'My friend Bruce says that Scott didn't come out of his dorm room for two days after Challenger blew up,' said Maggie Brown as they stood in front of the New Delhi air terminal.
'Really?' said Baedecker. 'I didn't think that Scott had any interest in the space program anymore.' He looked up as the rising sun suddenly was obscured by clouds. Color flowed out of the world like water from a sink.
'He said he didn't care,' said Maggie. 'He said that Chernobyl and Challenger were just the first signs of the end of the technological era. A few weeks later, he made arrangements to come to India. Are you hungry, Richard?' It was not yet six-thirty in the morning but the terminal was filling with people. Others still lay sleeping on the cracked and filthy linoleum floors. Baedecker wondered if they were potential passengers or merely people seeking a roof for the night. A baby sat alone on a black vinyl chair and cried lustily. Lizards slid across the walls.
Maggie led him to a small coffee shop on the second floor where sleepy waiters stood with soiled towels over their arms. Maggie warned him not to try the bacon and then ordered an omelette, toast and jelly, and tea. Baedecker considered the idea of breakfast and then rejected it. What he really wanted was a Scotch. He ordered black coffee.
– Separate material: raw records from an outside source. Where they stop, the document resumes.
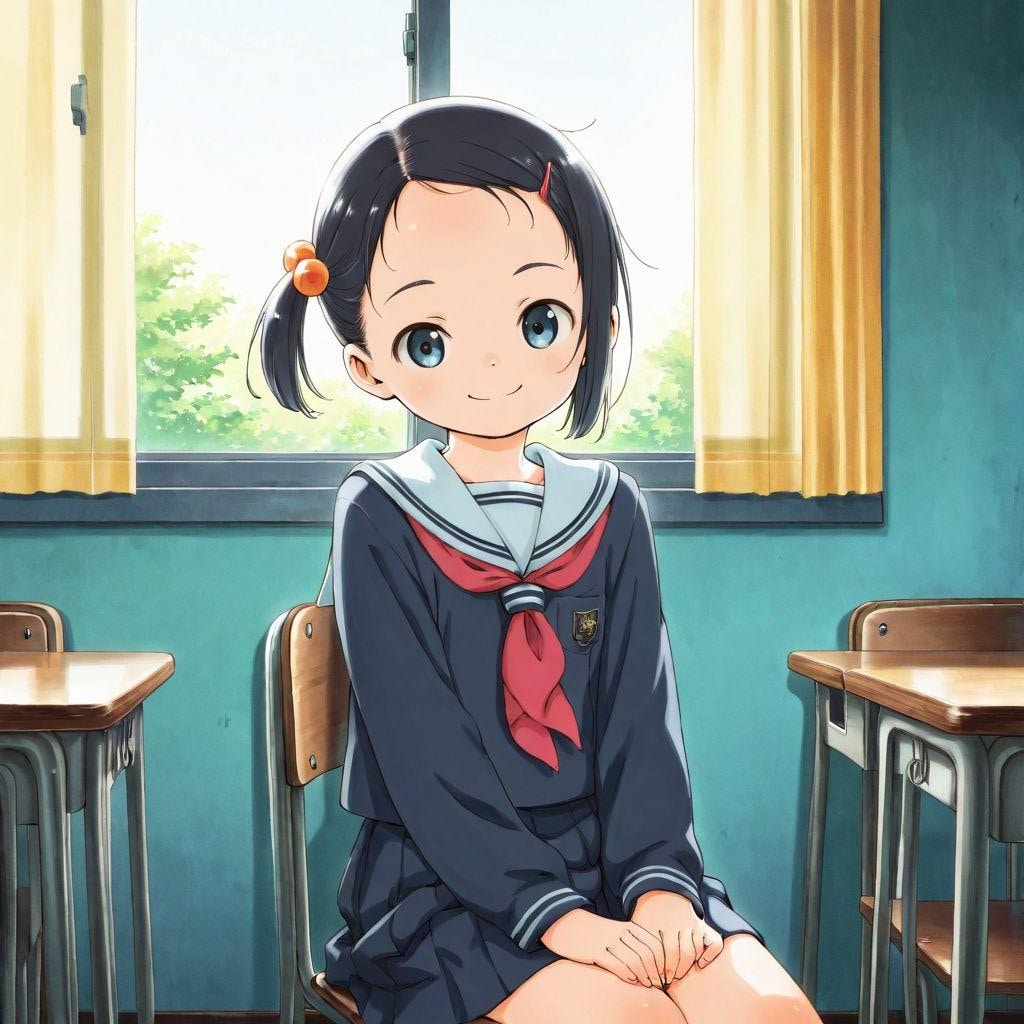 可愛いクラスメイト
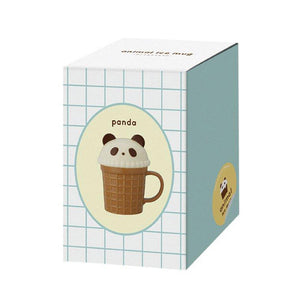 Decole - Animal Ice Mug - Panda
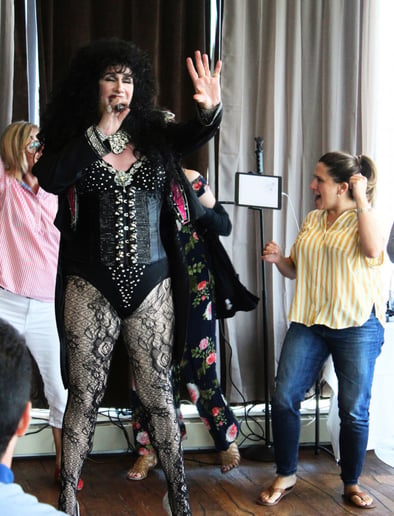 Gallery photo 78 of Devon Cass "Live Singing" Cher and more...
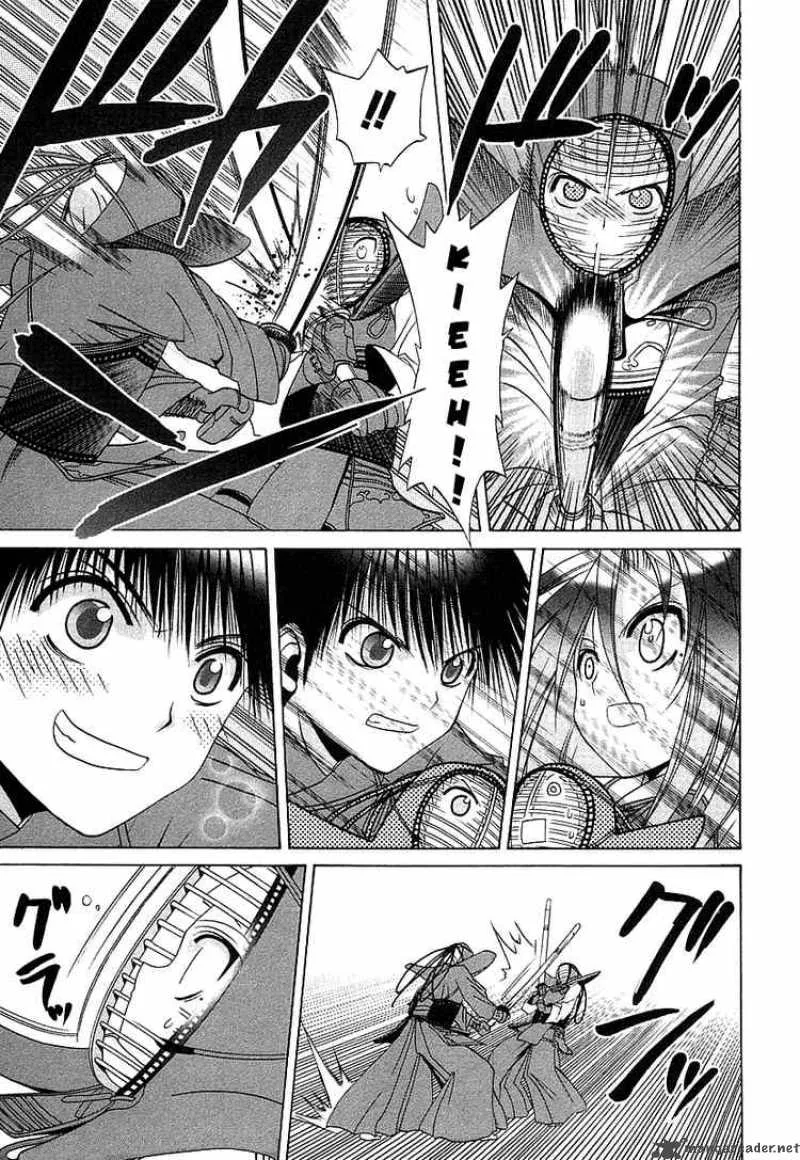 Bamboo Blade Chapter 39 page 7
The big room was empty of other customers except for one table filled with a loud crew of Russians from an Aeroflot liner Baedecker could see out the window. They were snapping fingers to call over the tired Indian waiters. Baedecker glanced at the captain and then looked again. The big man looked familiar — although Baedecker told himself that a lot of Soviet pilots have such jowls and formidable eyebrows. Nonetheless, Baedecker wondered if he had met him during the three days he had toured Moscow and Star City with the Apollo-Soyuz Test Project crew. He shrugged. It did not matter.